What the task requires: Please tally the lines of the records below that contain the string "Could", matching case exactly, and give only that number.

Source data:
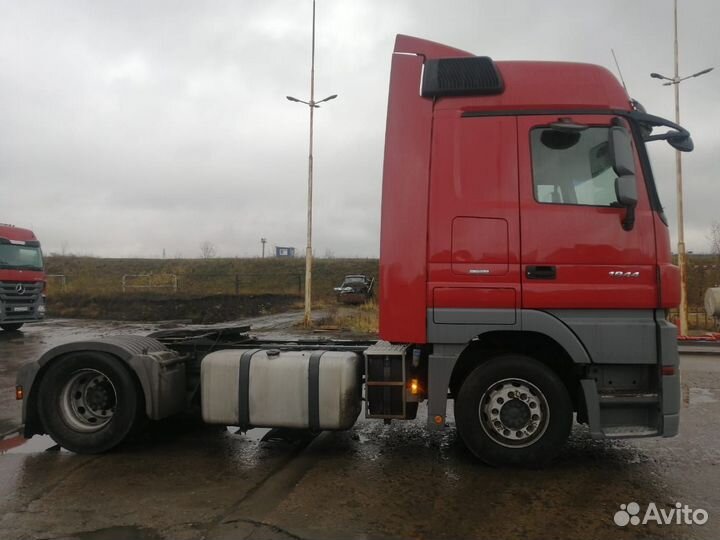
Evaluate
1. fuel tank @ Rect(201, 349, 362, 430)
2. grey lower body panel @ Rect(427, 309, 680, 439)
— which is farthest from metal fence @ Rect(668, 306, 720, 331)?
fuel tank @ Rect(201, 349, 362, 430)

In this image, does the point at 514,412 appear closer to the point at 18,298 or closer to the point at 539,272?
the point at 539,272

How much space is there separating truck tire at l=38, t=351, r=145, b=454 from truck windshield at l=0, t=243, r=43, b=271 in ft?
47.3

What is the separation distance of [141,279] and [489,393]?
39530 millimetres

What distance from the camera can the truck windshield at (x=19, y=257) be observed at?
17250 mm

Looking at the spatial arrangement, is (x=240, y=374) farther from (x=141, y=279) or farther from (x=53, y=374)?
(x=141, y=279)

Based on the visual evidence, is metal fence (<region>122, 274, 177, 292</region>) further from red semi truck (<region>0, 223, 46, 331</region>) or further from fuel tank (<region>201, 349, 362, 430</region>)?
fuel tank (<region>201, 349, 362, 430</region>)

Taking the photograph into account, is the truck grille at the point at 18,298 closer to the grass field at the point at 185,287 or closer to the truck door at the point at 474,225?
the grass field at the point at 185,287

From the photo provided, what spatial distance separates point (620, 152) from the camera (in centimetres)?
432

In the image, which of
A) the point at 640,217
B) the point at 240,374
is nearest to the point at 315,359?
the point at 240,374

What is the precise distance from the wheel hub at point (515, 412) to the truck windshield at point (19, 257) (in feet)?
57.6

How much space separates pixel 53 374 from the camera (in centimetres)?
531

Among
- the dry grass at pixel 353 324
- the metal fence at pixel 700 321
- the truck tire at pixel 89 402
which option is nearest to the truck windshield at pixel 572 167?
the truck tire at pixel 89 402

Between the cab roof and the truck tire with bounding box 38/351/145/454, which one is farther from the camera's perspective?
the truck tire with bounding box 38/351/145/454

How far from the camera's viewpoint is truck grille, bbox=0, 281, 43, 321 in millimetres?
17109
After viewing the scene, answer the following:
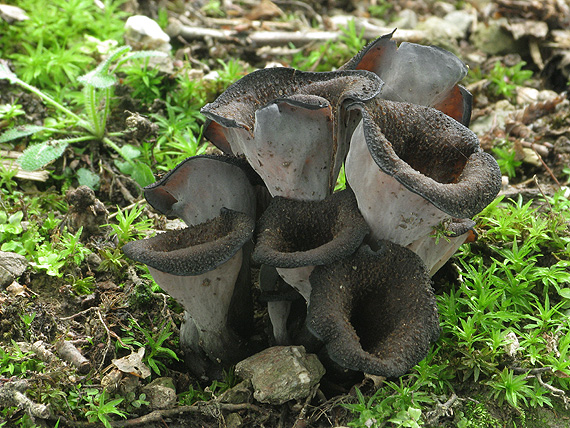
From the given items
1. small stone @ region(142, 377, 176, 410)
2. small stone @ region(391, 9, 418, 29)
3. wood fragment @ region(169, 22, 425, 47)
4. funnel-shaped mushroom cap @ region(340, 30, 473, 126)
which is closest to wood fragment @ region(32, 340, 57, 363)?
small stone @ region(142, 377, 176, 410)

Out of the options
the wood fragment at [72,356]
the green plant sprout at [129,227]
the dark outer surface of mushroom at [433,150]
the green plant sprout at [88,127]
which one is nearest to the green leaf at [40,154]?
the green plant sprout at [88,127]

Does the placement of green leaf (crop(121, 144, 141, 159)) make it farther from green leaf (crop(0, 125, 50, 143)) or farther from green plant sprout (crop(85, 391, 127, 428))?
green plant sprout (crop(85, 391, 127, 428))

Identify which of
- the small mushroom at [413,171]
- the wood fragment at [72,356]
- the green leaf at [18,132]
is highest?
the small mushroom at [413,171]

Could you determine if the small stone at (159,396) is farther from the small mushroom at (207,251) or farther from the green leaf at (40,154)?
the green leaf at (40,154)

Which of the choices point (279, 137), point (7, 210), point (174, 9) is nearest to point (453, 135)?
point (279, 137)

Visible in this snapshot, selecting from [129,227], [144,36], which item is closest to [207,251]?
[129,227]
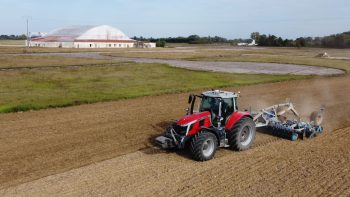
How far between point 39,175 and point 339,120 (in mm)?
14110

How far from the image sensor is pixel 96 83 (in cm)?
3062

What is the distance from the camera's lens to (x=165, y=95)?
2569 centimetres

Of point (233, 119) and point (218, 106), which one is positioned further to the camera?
point (233, 119)

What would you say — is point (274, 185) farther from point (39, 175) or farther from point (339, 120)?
point (339, 120)

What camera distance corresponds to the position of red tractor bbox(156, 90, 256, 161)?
40.1 feet

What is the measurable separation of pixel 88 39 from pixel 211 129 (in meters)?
122

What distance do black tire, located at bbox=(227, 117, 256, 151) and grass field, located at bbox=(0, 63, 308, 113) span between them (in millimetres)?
11542

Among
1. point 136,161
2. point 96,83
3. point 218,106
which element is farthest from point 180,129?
point 96,83

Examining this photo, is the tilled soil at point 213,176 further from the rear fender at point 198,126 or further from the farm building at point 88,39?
the farm building at point 88,39

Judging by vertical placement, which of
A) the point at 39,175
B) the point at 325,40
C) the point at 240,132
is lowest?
the point at 39,175

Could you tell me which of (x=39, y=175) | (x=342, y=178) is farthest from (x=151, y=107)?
(x=342, y=178)

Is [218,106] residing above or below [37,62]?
below

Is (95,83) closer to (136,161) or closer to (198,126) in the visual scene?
(136,161)

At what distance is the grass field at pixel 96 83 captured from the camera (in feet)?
75.7
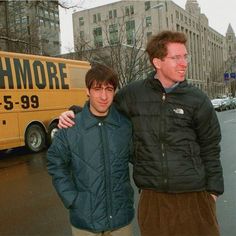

Response below: 2